According to a report from R-Sport, Kyle Dubas has taken a trip to Russia this week.

The article says that Dubas is in Yaroslavl, home to Lokomotiv, and he has already watched a game played by their MHL team today which they won 3-1.

This evening in Russia, this morning our time, he is watching the KHL team take on CSKA. Both teams are in a playoff position as the KHL season heads into the final stretch. Lokomotiv is the home of Leafs prospect Yegor Korshkov, and he is in his third game back after a long injury layoff.  He is under contract to Lokomotiv until May 1.

CSKA is the former home of both Nikita Zaitsev and Igor Ozhiganov.

The R-Sport article mentions a couple of young players Dubas would be seeing: Alexander Yelesin (22 and undrafted right-shot defender) and Sergei Andronov (Centre, drafted by St. Louis). Also on the ice in this game is Wild prospect Kirill Kaprizov.

H/T to Igor Nikonov for noticing this article.

For fun, let’s take the joke seriously and see if that could be what Dubas is looking at. The right side D on CSKA in this game consists of: Klas Dahlback, Alexi Marchenko and Marsel Ibragimov. The first two have already had tours of the NHL, one in a familiar spot, but this Ibragimov is only 21, so let’s check him out.

He’s 6’3” and 203 lb, according to Elite Prospects, and he does shoot right. He’s from Kazan, which is in the east of Russia. He played in the WHL for a while, mostly on the Victoria Royals where he wasn’t much of a scorer, but had (brace yourselves, I’m going there) a really good plus/minus in his final two seasons.

He went right back to Russia last year at age 20, and joined CSKA, but played in the lower level and junior league. This season, he has 35 games in the VHL and this is his fifth in the KHL. Well, if Dubas is after him, you really heard it here first! It’s not exactly easy to play defence in the KHL at a year out of junior, though.

Alexander Yelesin, 22, is 5’11” and 192 lb, and he is also a right shot and undrafted. He’s played the whole season in the KHL, and did last year too, minus two games in the VHL, so he’s more experienced. He’s also not really a scorer, and while I’ve watched a lot of Lokomotiv, he never made much impression. That could simply means he doesn’t do anything foolish, though. I’m there to watch Korshkov, and on Lokomotiv if you notice the defence it’s Staffan Kronwall and Jakub Nakladal.

Whatever Dubas comes home with, and it might just be some Russian nesting dolls, it’s fun to imagine the possibilities. But I’m not going to be very surprised if the Leafs sign another undrafted Russian free agent this summer.


Updated: A few people on Twitter have discussed this trip and have speculated about Yelesin in the sort of fairly glowing terms you usually hear about this sort of player. Get your salt out. However, this is written, not as speculation, but as fact:

So, I hadn’t looked him up very deeply, so here’s some more on him: He’s 29, so St. Louis’s rights to him have expired.
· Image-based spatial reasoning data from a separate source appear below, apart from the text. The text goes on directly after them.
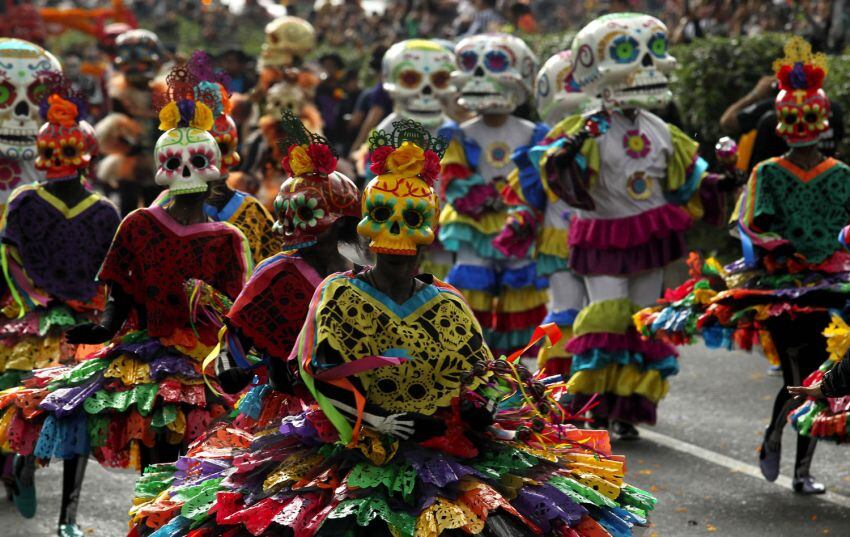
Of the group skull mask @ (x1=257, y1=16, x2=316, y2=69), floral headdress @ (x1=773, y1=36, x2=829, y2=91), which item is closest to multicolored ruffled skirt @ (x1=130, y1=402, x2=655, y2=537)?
floral headdress @ (x1=773, y1=36, x2=829, y2=91)

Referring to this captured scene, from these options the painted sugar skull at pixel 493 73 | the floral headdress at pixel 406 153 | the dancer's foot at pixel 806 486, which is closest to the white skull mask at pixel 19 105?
the painted sugar skull at pixel 493 73

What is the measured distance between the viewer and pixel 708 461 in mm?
8695

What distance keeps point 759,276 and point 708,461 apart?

He is a left-shooting centre, has no discernible scoring talent at 99 points in 407 KHL games, and he plays at a third line level of minutes despite being nominally listed as the first-line centre today.
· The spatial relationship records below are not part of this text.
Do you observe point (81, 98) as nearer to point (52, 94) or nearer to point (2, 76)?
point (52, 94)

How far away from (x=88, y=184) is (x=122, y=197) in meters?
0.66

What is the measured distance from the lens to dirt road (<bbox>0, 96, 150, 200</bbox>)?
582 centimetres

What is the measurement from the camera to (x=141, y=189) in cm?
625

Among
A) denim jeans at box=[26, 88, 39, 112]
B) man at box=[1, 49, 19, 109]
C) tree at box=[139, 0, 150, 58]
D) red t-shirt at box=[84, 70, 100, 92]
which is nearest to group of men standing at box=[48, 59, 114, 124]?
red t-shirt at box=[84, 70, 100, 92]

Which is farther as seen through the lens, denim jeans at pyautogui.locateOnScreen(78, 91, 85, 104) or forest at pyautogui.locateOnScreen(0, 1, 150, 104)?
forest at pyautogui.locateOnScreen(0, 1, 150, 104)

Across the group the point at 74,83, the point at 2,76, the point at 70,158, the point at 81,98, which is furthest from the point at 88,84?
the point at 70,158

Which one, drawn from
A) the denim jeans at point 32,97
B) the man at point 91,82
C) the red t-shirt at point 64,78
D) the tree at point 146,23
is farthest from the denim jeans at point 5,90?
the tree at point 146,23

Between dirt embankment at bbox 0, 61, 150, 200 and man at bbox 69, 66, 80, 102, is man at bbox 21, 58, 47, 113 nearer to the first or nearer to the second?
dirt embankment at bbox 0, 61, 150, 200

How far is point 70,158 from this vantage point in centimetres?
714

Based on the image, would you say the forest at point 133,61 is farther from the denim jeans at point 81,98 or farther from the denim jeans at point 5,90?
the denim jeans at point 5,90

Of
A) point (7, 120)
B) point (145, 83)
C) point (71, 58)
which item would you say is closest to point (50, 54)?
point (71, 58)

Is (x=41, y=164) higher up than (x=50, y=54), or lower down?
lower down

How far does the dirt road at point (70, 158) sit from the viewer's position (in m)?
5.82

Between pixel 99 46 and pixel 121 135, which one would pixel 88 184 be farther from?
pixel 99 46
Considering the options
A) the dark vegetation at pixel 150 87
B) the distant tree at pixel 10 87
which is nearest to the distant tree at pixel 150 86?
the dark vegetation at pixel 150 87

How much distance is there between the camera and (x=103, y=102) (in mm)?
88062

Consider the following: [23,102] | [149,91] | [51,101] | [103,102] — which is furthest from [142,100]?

He’s been on CSKA, a very good team in the KHL, for years, so he has to be good at his role. He played two uninspiring seasons in the AHL back in the day, and I agree with Dreger that anything north of $1 million is beyond what the Leafs should ever spend on a guy like this.  Because of his age, he would not require an ELC with its capped pay rate.

Why is he a player of interest? His faceoff percentage this season is at 60 percent, and that’s not the first time he’s hit that number. If he PKs, which I assume he does, even better. That’s a perfect recipe for a guy you’d love to have anchoring your fourth line, but you don’t pay millions plural to him, not if you’re contending.

This sort of player made more sense when the job open was 3C in place of Tyler Bozak, but these days, he should be someone else’s gamble at that price, not the Leafs.